One chimney remains upslope of the furnaces, to 10 m height. Downslope of the furnaces is a brick paved area, with water tanks and machinery footings stepping down the slope from it. Close to the creek are footings and base-logs that may have been the footings for a water pump.

The remains of another furnace is located some 45 m to the east. This furnace is approximately 16 m long, with a rubble plume extending another 35 m, possibly indicating a fallen chimney and the extension of the kiln itself.

The four conjoined furnaces, together with the separated one, are interpreted as being the five "reverberatory" furnaces built in 1886.

On the banks of Norton Creek are the remains of a 375 yard long water-race that is said to have been associated with the arrasta. The water-race appears to have been lined along its sides with bricks as remains of these can be seen in some sections.
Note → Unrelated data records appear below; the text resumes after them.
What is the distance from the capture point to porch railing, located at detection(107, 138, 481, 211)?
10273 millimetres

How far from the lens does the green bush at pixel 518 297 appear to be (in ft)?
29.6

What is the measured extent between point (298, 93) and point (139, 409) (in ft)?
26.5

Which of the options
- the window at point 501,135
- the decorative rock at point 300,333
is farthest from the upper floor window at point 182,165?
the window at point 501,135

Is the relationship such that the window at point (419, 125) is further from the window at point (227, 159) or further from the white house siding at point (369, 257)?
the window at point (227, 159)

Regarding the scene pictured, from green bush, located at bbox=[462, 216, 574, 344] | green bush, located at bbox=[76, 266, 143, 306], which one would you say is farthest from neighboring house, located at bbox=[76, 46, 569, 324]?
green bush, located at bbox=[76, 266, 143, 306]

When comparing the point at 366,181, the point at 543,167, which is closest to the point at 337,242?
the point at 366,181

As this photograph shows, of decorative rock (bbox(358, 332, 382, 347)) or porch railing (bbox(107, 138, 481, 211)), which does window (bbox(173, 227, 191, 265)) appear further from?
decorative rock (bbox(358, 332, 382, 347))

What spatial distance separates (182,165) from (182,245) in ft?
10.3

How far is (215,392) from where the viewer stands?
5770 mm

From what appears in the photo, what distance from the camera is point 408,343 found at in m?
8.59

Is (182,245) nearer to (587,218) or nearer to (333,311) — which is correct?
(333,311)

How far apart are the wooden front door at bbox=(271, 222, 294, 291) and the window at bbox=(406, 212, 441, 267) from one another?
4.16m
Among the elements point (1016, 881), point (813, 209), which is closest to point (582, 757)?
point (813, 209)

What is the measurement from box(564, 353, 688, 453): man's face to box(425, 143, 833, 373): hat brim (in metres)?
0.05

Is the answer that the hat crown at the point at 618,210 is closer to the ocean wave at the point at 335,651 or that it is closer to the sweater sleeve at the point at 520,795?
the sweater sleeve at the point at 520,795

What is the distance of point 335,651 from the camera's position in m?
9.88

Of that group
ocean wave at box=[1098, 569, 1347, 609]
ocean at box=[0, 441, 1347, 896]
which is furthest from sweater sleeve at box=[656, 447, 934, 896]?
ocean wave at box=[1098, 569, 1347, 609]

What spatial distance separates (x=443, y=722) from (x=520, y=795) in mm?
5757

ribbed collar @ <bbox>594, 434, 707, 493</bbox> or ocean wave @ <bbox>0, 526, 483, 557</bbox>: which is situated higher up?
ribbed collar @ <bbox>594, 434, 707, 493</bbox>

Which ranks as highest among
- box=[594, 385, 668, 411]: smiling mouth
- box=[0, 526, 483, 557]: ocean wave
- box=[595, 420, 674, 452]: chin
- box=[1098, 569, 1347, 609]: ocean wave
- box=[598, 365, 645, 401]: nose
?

The 10-head stamper battery with steel frame is located about 80 m from the creek. A concrete engine footing is located adjacent to the battery to the southeast. The posts for a partly-collapsed gantry, level with the top of the battery, lead south 22 m, then in a series of separate low embankments back to a mine adit 120 m to the south. This appears to be the support embankment for a tramway linking the mine and is not demonstrated.

Some small brick rubble piles around the area may indicate other buildings. The area is also dotted with more recent core-drilling pads, is quite eroded and an upgrade of the access road to the adjacent opencut mine tends to confuse the interpretation of the historical remains.

A concrete-lined brick tank is embedded 2 m deep into the hillside, and may be a header tank for battery water.

== Heritage listing ==
Norton Goldfield was listed on the Queensland Heritage Register on 27 October 2006 having satisfied the following criteria.

The place is important in demonstrating the evolution or pattern of Queensland's history.

The Norton Goldfield is important in demonstrating the evolution of Queensland's mining and settlement patterns from the late 1870s through to the 1940s; its success, failures and eventual abandonment closely linked to the difficulties encountered in treating the ore.

The place demonstrates rare, uncommon or endangered aspects of Queensland's cultural heritage.

The Norton gold roasting works is an unusual aspect of gold mining, not represented at any other known sites in southern and central Queensland. The operational association between the battery and the mine is uncommon and rare.

The place has potential to yield information that will contribute to an understanding of Queensland's history.

The technological evidence of the attempts to treat difficult ore bodies has the potential to yield information that will contribute to an understanding of Queensland's mining history and metallurgy.